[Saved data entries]

--------------------

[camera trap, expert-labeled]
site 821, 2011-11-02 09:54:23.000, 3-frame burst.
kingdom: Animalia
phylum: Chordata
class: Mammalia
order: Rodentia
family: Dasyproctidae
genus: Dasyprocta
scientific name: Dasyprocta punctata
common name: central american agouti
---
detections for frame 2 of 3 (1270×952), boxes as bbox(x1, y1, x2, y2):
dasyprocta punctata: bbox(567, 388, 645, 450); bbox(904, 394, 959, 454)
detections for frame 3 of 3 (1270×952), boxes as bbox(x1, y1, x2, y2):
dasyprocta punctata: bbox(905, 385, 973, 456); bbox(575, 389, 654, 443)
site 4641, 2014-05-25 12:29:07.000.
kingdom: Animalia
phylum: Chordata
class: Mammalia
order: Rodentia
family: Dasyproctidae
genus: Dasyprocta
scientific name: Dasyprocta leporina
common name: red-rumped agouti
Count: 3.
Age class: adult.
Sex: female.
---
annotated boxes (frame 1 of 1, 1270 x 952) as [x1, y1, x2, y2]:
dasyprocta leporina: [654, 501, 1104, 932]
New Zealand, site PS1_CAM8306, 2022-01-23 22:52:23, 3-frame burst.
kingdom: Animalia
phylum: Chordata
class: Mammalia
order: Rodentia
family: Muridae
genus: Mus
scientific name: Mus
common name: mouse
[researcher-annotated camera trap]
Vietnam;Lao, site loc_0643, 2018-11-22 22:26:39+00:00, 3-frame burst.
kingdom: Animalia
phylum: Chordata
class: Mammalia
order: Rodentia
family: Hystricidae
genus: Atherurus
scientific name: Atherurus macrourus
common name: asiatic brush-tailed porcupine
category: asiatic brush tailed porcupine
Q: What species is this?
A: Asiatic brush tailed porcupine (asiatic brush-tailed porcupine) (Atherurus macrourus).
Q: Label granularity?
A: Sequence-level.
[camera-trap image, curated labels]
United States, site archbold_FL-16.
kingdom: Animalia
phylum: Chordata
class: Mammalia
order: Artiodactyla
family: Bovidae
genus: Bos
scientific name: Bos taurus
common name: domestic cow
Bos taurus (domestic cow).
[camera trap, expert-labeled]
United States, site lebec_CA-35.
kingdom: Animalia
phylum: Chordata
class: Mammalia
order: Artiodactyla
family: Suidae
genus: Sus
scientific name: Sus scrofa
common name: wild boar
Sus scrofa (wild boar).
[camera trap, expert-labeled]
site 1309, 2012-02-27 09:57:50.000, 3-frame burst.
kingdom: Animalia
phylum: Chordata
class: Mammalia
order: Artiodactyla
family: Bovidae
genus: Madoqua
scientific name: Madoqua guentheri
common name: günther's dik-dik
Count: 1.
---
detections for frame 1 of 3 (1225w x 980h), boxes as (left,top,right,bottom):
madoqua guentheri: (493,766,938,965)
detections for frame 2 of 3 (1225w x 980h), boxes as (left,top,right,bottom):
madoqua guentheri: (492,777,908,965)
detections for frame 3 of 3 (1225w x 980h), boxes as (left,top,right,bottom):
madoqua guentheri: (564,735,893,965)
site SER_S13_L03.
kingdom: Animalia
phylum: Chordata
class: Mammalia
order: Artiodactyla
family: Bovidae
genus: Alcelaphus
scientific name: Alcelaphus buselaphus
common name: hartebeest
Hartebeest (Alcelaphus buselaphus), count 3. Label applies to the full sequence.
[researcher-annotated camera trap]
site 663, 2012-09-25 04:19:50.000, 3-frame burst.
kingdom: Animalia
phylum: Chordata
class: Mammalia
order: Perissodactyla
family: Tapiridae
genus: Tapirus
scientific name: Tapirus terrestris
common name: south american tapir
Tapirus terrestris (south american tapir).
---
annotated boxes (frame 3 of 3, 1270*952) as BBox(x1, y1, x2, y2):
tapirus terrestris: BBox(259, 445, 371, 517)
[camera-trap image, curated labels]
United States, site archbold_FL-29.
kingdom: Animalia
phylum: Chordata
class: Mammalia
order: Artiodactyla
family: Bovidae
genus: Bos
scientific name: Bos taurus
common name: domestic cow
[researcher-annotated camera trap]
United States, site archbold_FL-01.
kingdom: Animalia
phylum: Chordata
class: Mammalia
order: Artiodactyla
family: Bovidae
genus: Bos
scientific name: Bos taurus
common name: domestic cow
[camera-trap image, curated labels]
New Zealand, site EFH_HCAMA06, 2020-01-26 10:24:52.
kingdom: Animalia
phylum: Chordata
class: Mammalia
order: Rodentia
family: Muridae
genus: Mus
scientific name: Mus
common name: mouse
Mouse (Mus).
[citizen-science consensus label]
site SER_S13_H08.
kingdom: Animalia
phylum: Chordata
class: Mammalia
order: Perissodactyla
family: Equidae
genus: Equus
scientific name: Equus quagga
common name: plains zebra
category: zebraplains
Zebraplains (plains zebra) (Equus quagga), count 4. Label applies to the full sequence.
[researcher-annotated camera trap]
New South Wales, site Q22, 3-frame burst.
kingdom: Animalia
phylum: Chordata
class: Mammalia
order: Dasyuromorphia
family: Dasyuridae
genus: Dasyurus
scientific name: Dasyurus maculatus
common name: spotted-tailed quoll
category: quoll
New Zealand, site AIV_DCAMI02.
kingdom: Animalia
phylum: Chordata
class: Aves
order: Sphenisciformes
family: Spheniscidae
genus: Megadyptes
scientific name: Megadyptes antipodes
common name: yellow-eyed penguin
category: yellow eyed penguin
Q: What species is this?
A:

--------------------

For this exercise, output exactly the lines above from the line with "Q: Label granularity?" to the line with "scientific name: Alcelaphus buselaphus", counting both, and leave out the rest.

Task answer:
Q: Label granularity?
A: Sequence-level.
[camera-trap image, curated labels]
United States, site archbold_FL-16.
kingdom: Animalia
phylum: Chordata
class: Mammalia
order: Artiodactyla
family: Bovidae
genus: Bos
scientific name: Bos taurus
common name: domestic cow
Bos taurus (domestic cow).
[camera trap, expert-labeled]
United States, site lebec_CA-35.
kingdom: Animalia
phylum: Chordata
class: Mammalia
order: Artiodactyla
family: Suidae
genus: Sus
scientific name: Sus scrofa
common name: wild boar
Sus scrofa (wild boar).
[camera trap, expert-labeled]
site 1309, 2012-02-27 09:57:50.000, 3-frame burst.
kingdom: Animalia
phylum: Chordata
class: Mammalia
order: Artiodactyla
family: Bovidae
genus: Madoqua
scientific name: Madoqua guentheri
common name: günther's dik-dik
Count: 1.
---
detections for frame 1 of 3 (1225w x 980h), boxes as (left,top,right,bottom):
madoqua guentheri: (493,766,938,965)
detections for frame 2 of 3 (1225w x 980h), boxes as (left,top,right,bottom):
madoqua guentheri: (492,777,908,965)
detections for frame 3 of 3 (1225w x 980h), boxes as (left,top,right,bottom):
madoqua guentheri: (564,735,893,965)
site SER_S13_L03.
kingdom: Animalia
phylum: Chordata
class: Mammalia
order: Artiodactyla
family: Bovidae
genus: Alcelaphus
scientific name: Alcelaphus buselaphus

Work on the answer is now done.